▸ Task objective
Please continue the article below on handling other people's misbehaving children from the point where it stops.

** start Document **

Children need boundaries whether they are your kids or someone else's.  How you choose to handle the situation could mean the difference between offending someone and indirectly teaching the child a valuable lesson.

Yesterday, our babysitter told me a story about some out of control boys she encountered this past weekend, in the park.  Her story involved three young boys, ages 3, 6 and 9 who had a very intimidating father with them.  The boys were misbehaving and acting inappropriately, but their father was not paying any attention to them except if a child was crying.  Our babysitter was offended by the children, but too scared to tell the father, for fear that he would beat the boys.

So, the question is what do you do in this type of situation?   You probably wish that you could simply and sweetly tell the dad that his children are clearly calling out for his attention, and leave it at that!  But, the reality is that you cannot tell a parent how to raise their own children.  Children who bully or act out are looking for attention from someone and if their parent isn't going to give it to them, they will find someone who will.

So, here is what you can do in situations where a child that is not yours is misbehaving and the parents are doing nothing about it or are not present.

  • Have a chat with the child about their behavior.  Tell him or her that what he or she did is unacceptable in your home.  Ask him what his mom or dad would do if he or she did the same thing at home.  If you are in a public area and the child continues to misbehave (while the parent is preoccupied) then leave.

** end Document **
** start Extracted data **

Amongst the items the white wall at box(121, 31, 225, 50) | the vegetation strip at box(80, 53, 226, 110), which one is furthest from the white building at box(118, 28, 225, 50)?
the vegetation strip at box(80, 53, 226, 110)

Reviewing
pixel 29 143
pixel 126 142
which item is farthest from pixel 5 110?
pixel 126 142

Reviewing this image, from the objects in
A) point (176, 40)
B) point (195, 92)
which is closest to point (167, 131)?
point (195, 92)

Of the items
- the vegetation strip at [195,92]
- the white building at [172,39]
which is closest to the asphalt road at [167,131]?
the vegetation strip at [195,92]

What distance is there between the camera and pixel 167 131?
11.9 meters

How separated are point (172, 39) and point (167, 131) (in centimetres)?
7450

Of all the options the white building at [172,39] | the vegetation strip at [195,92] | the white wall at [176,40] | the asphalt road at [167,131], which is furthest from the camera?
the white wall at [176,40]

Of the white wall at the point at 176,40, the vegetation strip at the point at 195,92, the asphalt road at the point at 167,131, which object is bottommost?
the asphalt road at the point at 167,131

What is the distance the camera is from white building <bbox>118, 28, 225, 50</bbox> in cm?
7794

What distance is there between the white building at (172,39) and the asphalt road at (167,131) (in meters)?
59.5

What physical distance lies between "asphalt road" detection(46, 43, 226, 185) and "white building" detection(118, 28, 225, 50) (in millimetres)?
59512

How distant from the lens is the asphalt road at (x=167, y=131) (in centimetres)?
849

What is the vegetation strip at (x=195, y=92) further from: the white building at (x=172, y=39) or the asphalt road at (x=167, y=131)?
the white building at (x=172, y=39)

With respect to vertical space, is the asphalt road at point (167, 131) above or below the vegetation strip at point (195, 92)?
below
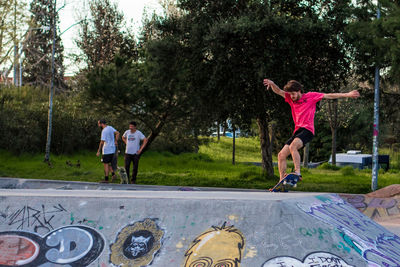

** end Extracted data **

▸ Solved exercise
  • If the child is at your house to play, give one warning and then make arrangements for the child to go home.  Tell the parent that you would appreciate if they could discuss the reason for the early departure with their child when they get home.
  • Tell the child the rules in your house and explain what happens if they are not followed.  You should not punish the child, but you can tell him that he will have to go home if he can't follow house rules.
  • Provide an alternative activity if the child is rough housing or doing something disruptive to your house.  Playing a board game, dancing or making art are great outlets for healthy expression.
  • If there are a number of children present (birthday parties) and one child is acting out, bring him or her into another room for a few minutes to "help" you organize or do something quiet, like make a drawing for their parent.  Sometimes kids just need a moment to regain composure in a quiet place during stimulating social events.

Whatever you do, know that a child who is acting out wants attention and love.  You cannot tell parents how to discipline or raise their children, but you can show your own children that you will not tolerate certain behaviors (even from their friends) in your home.  You can also role model healthy problem solving skills for them.  Always remember the importance of role modeling for your kids! 

Boundaries can be an uncomfortable thing to enforce, especially with other people's children.  But, firm boundaries are necessary to keep children feeling safe, secure and contained!  Having firm boundaries is a responsible choice.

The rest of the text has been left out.